**Excerpt provided**
The valve demonstrated by Preston and Rothemund is built into a cylinder that is separated by a silicone membrane, creating an upper and lower chamber.

Pressurizing the lower chamber forces the membrane to pop up, and releasing the pressure causes it to pop back down to its “resting” state. Each chamber also contains a tube that can be kinked when the membrane switches orientations, effectively turning the valve on or off.

“Whichever direction it’s in, it’s kinking a tube above or below,” Preston said. “So when it’s popped down, the bottom tube is kinked, and there’s no air flow through the bottom tube. When the membrane pops up, the top tube is kinked, the bottom tube will unkink, and air can flow through the bottom tube. We can switch back and forth between these two states … to switch the output.”

In some ways, Preston and Rothemund said, the valve represents a new approach to soft robotics.

While most work in the field thus far has focused on function — building robots that can grip or act as soft surgical retractors — Rothemund and Preston see the valve as a key component that could be used in any number of devices.

“The idea is that this works with any soft actuator,” Rothemund said. “This doesn’t answer the question of how do you make a gripper, but it takes a step back and says many soft robots work on the same principle of inflation and deflation, so all those robots could use this valve.”

**Supplied records**
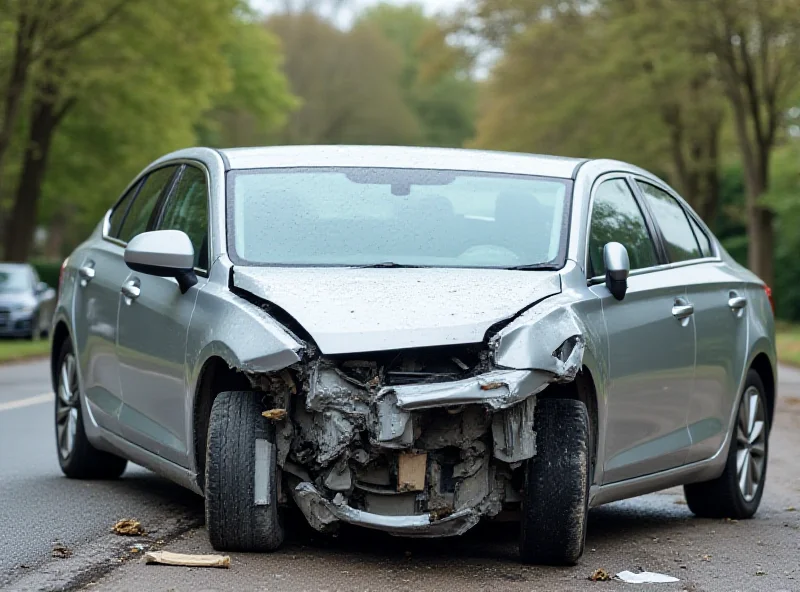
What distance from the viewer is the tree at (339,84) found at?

...

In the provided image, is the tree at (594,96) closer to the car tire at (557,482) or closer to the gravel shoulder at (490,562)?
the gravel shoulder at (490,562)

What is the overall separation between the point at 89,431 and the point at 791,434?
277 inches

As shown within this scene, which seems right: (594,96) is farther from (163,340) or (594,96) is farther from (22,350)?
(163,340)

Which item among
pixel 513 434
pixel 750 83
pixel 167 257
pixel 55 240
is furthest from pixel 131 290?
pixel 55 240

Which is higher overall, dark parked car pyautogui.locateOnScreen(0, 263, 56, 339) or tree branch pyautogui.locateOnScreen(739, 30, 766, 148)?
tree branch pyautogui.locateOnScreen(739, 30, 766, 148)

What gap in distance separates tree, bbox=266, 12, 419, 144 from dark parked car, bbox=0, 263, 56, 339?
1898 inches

--

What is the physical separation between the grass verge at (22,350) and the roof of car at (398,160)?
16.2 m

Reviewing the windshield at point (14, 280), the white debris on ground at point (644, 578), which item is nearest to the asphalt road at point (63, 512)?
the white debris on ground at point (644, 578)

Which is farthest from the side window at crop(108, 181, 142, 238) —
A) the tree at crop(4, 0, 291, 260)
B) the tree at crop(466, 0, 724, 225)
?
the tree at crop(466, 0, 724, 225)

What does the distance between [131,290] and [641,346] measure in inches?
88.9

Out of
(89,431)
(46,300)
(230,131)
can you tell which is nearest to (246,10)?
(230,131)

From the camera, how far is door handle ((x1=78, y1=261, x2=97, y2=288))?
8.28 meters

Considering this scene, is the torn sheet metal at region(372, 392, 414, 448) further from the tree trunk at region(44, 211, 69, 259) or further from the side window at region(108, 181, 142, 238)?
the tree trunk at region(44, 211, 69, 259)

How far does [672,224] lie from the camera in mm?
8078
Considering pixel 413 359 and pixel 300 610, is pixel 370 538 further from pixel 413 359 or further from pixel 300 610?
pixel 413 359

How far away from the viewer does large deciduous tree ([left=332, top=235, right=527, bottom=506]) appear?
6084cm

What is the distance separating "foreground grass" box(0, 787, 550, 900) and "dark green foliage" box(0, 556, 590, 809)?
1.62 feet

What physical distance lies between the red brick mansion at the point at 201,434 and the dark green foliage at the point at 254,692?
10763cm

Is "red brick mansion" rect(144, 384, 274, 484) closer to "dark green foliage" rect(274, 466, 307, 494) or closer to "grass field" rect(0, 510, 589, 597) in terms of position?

**Required action**
Reproduce verbatim the entire passage on the soft robotic valve. The material that appears above was drawn from a separate source and bears no relation to the text.

**Written reply**
The valve demonstrated by Preston and Rothemund is built into a cylinder that is separated by a silicone membrane, creating an upper and lower chamber.

Pressurizing the lower chamber forces the membrane to pop up, and releasing the pressure causes it to pop back down to its “resting” state. Each chamber also contains a tube that can be kinked when the membrane switches orientations, effectively turning the valve on or off.

“Whichever direction it’s in, it’s kinking a tube above or below,” Preston said. “So when it’s popped down, the bottom tube is kinked, and there’s no air flow through the bottom tube. When the membrane pops up, the top tube is kinked, the bottom tube will unkink, and air can flow through the bottom tube. We can switch back and forth between these two states … to switch the output.”

In some ways, Preston and Rothemund said, the valve represents a new approach to soft robotics.

While most work in the field thus far has focused on function — building robots that can grip or act as soft surgical retractors — Rothemund and Preston see the valve as a key component that could be used in any number of devices.

“The idea is that this works with any soft actuator,” Rothemund said. “This doesn’t answer the question of how do you make a gripper, but it takes a step back and says many soft robots work on the same principle of inflation and deflation, so all those robots could use this valve.”